We all do that when we hope against hope that somebody will change their mind, decide to do something different. Come back, break off the journey, stay behind.
9
But in the dream she's dead. Her face appears as an unfinished wooden sculpture. That upsets me. And it's not right. It must be somebody else, somebody who looks like her. She is not the one who is dead. It is others who are dying. Not Aida. She is alive. She hasn't grown thinner, she isn't covered in sores, she hasn't lost all her strength so that all she can do is lie on a bast-mat in the shade, staring up at the sky or at the big leaves of the banana trees.
10
The answer is obvious, of course. I'm mixing things up. Dreams do mix things up. The first thing that strikes me when I meet Aida is how much like her mother she looked. And Christine, her mother, is ill. She may well be dead by now. The same applies to Aida's aunt. Both of them could well be dead, even though it is only a couple of weeks since I was talking to them. Aida's face is there, out in the mist. She comes very close to me.
11
One windy day, in the middle of this most unstable June, just before I start to write down my story about Aida, about her mango plant, and all the people around her in Uganda waiting to die of Aids, I visit one of the many medieval churches on the island of Gotland. It doesn't matter which one. The darkness of these old stone-built churches is the breath they all breathe. Darkness has no individual identity. Darkness is eternal, and has no face, no name.
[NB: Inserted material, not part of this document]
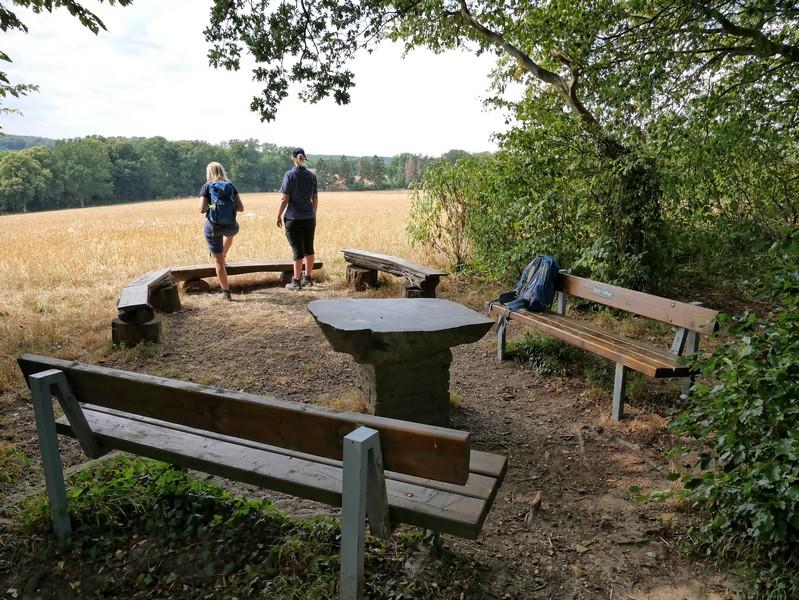 Das Bild zeigt den Picknickplatz auf dem Hollager Berg.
A lone man is tending a grave. The gate at the churchyard entrance is black and heavy. The handle is difficult to turn.
Somebody, a friend from the old days, once told me that dark churches made him afraid of death. It is precisely the opposite for me. In the darkness of a medieval church on Gotland, time ceases to exist. Or perhaps all time, the past, the present, the future – all of them are compressed into a shared moment. Going into certain churches you feel at peace the moment the door has closed behind you. Nothing else is needed. The church creates its own universe.